— start of Reading text —
How do you Make Computer Games Challenging?

So, you’re designing a computer game. You want some sort of challenge for your player(s) to face. How do you design that challenge? We’ll assume some sort of single player game for now, but most of the things we’ll talk about should easily translate to multiplayer.

Almost[1] all games have a goal[2]. Most of the time, this goal is imposed by the game creators, some of the time this goal is invented or imposed by the player themselves.

For example, in Candy Crush, the goal is to match enough candies in a specified time period to gain points to pass a threshold (‘obtaining one star’). In Skyrim, the quest (at least at the start of the game) is to escape an area and survive.

As you attempt to reach these objectives, the game designers have provided you with various positive and negative obstacles.


Terrain is an excellent example of an obstacle that can be positive or negative. In Skyrim, you can hide around corners, or you can fall down a mountain. In Candy Crush, the shape of the board can make certain portions easier or much more difficult to match.

Offensive Items:

Special Candies can be classified as offensive items, compare them to a sword which allows you to do more damage with a single blow.
— end of Reading text —
— start of Dataset records —
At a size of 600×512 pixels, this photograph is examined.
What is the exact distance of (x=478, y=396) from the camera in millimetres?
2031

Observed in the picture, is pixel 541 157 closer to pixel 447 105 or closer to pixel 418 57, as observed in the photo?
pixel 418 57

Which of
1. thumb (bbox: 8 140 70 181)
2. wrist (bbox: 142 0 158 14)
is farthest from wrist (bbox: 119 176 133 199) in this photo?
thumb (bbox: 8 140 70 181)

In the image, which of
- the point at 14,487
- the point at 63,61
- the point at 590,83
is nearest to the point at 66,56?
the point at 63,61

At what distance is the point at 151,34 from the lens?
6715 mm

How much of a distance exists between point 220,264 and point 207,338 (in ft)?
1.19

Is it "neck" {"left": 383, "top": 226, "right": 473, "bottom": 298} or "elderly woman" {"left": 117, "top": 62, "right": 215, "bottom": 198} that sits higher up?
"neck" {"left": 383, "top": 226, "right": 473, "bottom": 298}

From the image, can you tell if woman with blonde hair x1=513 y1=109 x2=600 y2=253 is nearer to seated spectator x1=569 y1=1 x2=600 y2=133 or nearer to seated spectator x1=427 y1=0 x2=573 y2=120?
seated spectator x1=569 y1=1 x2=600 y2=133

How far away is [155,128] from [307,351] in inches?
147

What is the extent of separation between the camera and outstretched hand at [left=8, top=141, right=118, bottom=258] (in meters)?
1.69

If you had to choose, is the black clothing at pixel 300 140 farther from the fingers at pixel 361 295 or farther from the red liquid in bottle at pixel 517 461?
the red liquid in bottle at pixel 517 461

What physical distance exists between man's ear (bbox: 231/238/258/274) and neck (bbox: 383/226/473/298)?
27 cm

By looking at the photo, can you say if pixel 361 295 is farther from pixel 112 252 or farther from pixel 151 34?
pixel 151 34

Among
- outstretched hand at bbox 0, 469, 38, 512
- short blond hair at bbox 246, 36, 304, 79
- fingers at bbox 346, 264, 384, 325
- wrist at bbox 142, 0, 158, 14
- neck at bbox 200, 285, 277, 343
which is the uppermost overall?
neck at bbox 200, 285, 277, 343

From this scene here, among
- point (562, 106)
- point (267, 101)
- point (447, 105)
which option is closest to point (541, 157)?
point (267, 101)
— end of Dataset records —
→ Task to complete
In the text about making computer games challenging, what is the quest at the start of Skyrim?

→ Expected answer
To escape an area and survive.